New York City
Alaska Thunderfuck, Nick Adams, and Joey McIntyre star in this predictable new musical comedy.
Fiercer than the rivalry between Montague and Capulet is that which exists between the Fish Tank and the Cat House — two drag nightclubs on opposite sides of the street, run by former lovers who now despise each other. We learn all of this in a prologue read by Liza Minnelli, who is a producer on Drag: The Musical at New World Stages. Sure to delight fans of RuPaul’s Drag Race (the cast features several alums), it offers a giddy night off-Broadway, stuffed with feathers and sequins and not much substance.
The contending queens are Alexis Gillmore (Nick Adams, sporting the best biceps in the biz) and Kitty Galloway (Alaska Thunderfuck). Gillmore’s club, the Fish Tank, is the more popular of the two, an aquarium of exotic fish (Lagoona Bloo, Luxx Noir London, and Liisi LaFontaine — a rare AFAB queen) accessible for a reasonable cover charge.
“Extravagant spectacle, catering to the lowest common denominator,” Kitty hisses (if drag doesn’t work out, she might consider a career in theater criticism). So what if the shows at the Cat House (which star Jan Sport, Jujubee, and Nick Laughlin as a Chattanoogan bearded queen) are regularly half-empty? This is a premium product for a discriminating clientele.
Despite its popularity, the Fish Tank has sprung a leak. Alexis hasn’t paid taxes in three years and the IRS is threatening to shut it down. Kitty prepares to pounce on Alexis’s soon-to-be-homeless audience, but a new landlady for the Cat House decides to raise the rent beyond reason, imperiling that club as well. How will they get out of this mess?
You can probably guess without ever buying a ticket. Nothing about this story is groundbreaking (the book, music, and lyrics were all collaboratively written by Tomas Costanza, Justin Andrew Honard, and Ashley Gordon). A side plot involving Alexis’s accountant brother (Joey McIntyre) and his boa-curious young son scrupulously tows the “Born This Way” party line. And the budding romance between the only straight characters in the show feels like a perfunctory afterthought (something usually reserved for a gay couple in the chorus — so enjoy that reversal, I guess).
To the writers’ credit, the music escapes the generic sound of so much contemporary musical theater, embracing a pop-punk sound that will have you head-banging along in your seat. It’s an aural sugar rush (with the expected post-show crash) joyously administered by the sexiest band off-Broadway (Andrew Orbison is the music director).
The forgettable plot does at least offer a platform for memorable performances: Jujubee is so cartoonishly over-the-top, you know that in her mind she is the winner of every Rusical challenge from here to eternity. But she has some real competition in J. Elaine Marcos, who delivers a trio of scene-stealing performances as an IRS agent, a mustachioed lawyer, and the Cat House’s new landlady, Rita Laritz. Eddie Korbich is giving method as Drunk Jerry, the barfly who buzzes around both clubs with fabulous (in every sense of the word) stories of gay times gone by. I regularly witnessed him wandering aimlessly around the cabaret seating.

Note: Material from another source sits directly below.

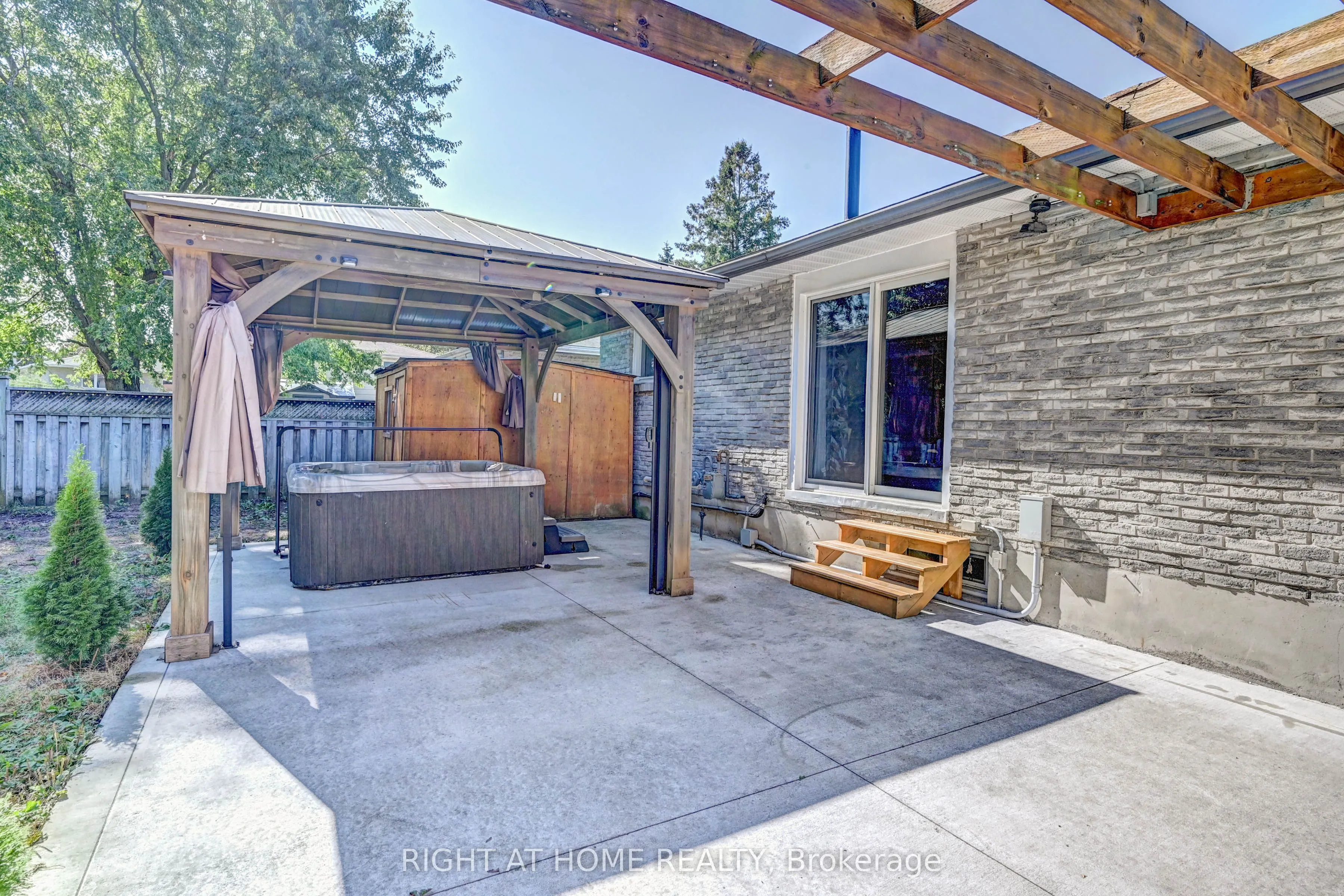 137 Country Club Drive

But the performer who most convincingly sells this material is Alaska, whose ultra-dry vocal fry proves to be the ideal instrument through which these lines should be uttered. When Rita threatens to level the club to make way for a luxury high-rise, she calmly informs her that she can’t because “that’s the plot of Burlesque.”
Director-choreographer Spencer Liff turns in a flashy, fast-paced production full of stunts that had the queens in front of me snapping their fans in approval (we know we’re in for something special when we see the fireman’s pole stage right). Featuring more levels and runways than LaGuardia, Jason Sherwood’s set is a palimpsest of counterculture, with old posters of David Bowie and T-Rex peeling from a concrete wall. Costume designer Marco Marco and makeup designer Aurora Sexton succeed in the herculean task of creating a walk-in closet’s worth of original looks that would actually receive high marks on the runway of RuPaul’s Drag Race. It all looks stunning under Adam Honoré’s lighting. And Drew Levy’s sound design mostly overcomes the challenge of delivering clear lyrics over rock percussion — not that we’re missing much from the lyrics we fail to comprehend.
Drag: The Musical isn’t going to be making any lists of the greatest musicals of all time. But as a fun night out with your girlies, it fits the bill. Have a martini at Atlas Social Club before the show and you’ll have a great time.